Object Detection using Vision performs different than in Create ML Preview

Context

So basically I've trained my model for object detection with +4k images. Under preview I'm able to check the prediction for Image "A" which detects two labels with 100% and its Bounding Boxes look accurate.

The problem itself

However, inside the Swift Playground, when I try to perform object detection using the same model and same Image I don't get same results.

What I expected

Is that after performing the request and processing the array of VNRecognizedObjectObservation would show the very same results that appear in CreateML Preview.

Notes:

  • So the way I'm importing the model into playground is just by drag and drop.
  • I've trained the images using JPEG format.
  • The test Image is rotated so that it looks vertical using MacOS Finder rotation tool.
  • I've tried, while creating VNImageRequestHandlerto pass a different orientation, with the same result.

Swift Playground code

This is the code I'm using.

import UIKit
import Vision

do{
    let model = try MYMODEL_FROMCREATEML(configuration: MLModelConfiguration())

    let mlModel = model.model
    let coreMLModel = try VNCoreMLModel(for: mlModel)


    let request = VNCoreMLRequest(model: coreMLModel) { request, error in
        
        guard let results = request.results as? [VNRecognizedObjectObservation] else {
            return
        }
        results.forEach { result in
            print(result.labels)
            print(result.boundingBox)
        }

    }

    let image = UIImage(named: "TEST_IMAGE.HEIC")!
    
    let requestHandler = VNImageRequestHandler(cgImage: image.cgImage!)

    try requestHandler.perform([request])
} catch {
    print(error)
}

Additional Notes & Uncertainties

Not sure if this is relevant, but just in case: I've trained the model using pictures I took from my iPhone using 48MP HEIC format.

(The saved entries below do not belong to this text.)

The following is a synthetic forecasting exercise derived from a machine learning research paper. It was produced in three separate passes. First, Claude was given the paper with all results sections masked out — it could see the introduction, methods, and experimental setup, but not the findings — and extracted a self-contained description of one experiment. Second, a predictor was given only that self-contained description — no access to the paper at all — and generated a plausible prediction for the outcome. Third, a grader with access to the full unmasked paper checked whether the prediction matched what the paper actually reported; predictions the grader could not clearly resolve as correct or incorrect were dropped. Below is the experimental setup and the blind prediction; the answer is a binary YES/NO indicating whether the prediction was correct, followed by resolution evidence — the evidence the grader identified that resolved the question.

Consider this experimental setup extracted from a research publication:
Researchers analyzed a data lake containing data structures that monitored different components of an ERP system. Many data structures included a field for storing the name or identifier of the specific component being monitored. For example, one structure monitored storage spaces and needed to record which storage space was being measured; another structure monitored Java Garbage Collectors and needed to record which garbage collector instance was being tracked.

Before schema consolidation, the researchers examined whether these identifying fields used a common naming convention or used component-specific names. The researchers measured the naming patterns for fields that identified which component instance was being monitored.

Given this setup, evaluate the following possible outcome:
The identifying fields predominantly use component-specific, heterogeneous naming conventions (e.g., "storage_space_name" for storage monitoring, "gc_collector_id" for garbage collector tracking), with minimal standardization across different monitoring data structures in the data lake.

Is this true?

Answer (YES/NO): YES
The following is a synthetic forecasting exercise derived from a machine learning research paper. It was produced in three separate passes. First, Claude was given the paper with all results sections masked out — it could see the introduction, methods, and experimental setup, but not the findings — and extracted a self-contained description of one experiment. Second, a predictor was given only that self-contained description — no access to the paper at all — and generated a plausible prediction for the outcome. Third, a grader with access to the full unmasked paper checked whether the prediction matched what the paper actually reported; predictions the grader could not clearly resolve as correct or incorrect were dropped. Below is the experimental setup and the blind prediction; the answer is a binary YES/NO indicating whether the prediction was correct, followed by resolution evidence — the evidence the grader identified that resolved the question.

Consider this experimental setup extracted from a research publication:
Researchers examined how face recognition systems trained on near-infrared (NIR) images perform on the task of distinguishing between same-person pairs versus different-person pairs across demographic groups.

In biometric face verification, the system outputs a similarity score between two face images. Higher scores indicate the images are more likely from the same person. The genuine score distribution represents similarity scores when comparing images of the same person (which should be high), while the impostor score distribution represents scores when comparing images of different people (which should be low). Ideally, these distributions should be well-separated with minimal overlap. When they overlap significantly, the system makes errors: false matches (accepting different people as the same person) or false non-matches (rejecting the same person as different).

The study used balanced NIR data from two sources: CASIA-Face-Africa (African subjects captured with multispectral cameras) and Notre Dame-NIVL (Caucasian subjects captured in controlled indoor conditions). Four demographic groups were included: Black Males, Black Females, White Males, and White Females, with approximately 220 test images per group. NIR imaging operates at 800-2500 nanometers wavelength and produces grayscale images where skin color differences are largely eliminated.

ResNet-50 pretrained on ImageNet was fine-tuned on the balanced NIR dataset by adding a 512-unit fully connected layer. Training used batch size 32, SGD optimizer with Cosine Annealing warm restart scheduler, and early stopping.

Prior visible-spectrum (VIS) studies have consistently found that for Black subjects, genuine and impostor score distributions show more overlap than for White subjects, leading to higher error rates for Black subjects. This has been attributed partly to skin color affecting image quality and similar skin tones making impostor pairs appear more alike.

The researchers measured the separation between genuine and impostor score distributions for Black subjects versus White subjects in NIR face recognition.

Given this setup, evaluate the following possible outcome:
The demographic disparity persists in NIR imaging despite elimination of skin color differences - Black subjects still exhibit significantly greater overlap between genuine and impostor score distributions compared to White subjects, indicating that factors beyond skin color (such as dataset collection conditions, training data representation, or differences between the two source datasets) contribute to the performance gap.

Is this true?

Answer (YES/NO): YES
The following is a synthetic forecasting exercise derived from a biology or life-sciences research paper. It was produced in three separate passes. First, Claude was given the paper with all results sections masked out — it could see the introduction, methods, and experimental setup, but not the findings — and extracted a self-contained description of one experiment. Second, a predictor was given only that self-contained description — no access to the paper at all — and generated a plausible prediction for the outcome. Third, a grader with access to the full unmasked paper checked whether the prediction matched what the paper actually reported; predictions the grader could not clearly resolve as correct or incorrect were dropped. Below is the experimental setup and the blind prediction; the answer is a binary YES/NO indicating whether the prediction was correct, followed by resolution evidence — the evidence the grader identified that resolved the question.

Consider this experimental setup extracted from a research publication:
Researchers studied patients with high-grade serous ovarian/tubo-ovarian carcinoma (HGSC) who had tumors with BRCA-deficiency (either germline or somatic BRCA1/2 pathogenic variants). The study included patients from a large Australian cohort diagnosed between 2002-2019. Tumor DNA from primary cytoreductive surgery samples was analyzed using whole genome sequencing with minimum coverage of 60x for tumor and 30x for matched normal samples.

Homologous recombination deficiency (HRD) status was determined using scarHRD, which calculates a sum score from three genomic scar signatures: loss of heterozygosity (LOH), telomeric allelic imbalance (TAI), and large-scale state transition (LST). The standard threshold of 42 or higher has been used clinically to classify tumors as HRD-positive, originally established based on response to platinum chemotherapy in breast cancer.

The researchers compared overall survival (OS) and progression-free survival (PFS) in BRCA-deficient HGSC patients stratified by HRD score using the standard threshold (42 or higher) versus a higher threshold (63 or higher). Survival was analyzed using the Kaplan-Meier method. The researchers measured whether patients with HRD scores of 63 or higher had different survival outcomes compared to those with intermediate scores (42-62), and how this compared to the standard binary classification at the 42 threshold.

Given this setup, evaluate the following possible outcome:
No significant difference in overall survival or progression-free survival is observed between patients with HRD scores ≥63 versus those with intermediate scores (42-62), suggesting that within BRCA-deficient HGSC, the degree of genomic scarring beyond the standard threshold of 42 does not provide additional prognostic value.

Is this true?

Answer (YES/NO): NO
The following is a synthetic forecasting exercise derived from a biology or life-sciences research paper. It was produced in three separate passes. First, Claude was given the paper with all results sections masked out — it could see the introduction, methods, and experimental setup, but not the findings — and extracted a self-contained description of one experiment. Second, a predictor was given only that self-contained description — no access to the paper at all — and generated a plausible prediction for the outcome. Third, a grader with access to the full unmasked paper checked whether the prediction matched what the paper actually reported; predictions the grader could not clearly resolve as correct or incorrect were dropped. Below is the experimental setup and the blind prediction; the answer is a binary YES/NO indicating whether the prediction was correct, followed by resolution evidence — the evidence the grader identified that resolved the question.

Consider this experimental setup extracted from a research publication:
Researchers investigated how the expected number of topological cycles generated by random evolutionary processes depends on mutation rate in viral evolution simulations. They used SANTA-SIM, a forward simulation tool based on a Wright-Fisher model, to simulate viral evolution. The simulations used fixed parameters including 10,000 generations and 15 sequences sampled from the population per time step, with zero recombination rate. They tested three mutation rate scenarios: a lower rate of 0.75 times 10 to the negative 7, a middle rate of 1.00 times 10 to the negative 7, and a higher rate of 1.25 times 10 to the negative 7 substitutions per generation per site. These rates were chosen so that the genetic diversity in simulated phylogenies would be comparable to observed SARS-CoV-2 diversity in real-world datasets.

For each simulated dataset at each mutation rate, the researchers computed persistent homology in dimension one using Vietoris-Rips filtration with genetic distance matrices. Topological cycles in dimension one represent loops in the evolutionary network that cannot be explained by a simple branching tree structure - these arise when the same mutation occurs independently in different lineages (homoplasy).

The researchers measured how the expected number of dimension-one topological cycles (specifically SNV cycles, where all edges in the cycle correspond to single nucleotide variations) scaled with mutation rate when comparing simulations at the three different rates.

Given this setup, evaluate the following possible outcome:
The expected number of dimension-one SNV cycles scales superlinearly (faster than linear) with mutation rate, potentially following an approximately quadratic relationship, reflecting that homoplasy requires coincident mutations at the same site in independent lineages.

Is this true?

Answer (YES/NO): NO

All photos were on vertical position. With a python script I overwrote the EXIF orientation to 1 (Normal). This was in order to be able to annotate the images using the CVAT tool and then convert to CreateML annotation format.

Assumption #1

Since I've read that Object Detection in Create ML is based on YOLOv3 architecture which inside the first layer resizes the image dimension, meaning that I don't have to worry about using very large images to train my model. Is this correct?

Assumption #2

Also makes me asume that the same thing happens when I try to make a prediction?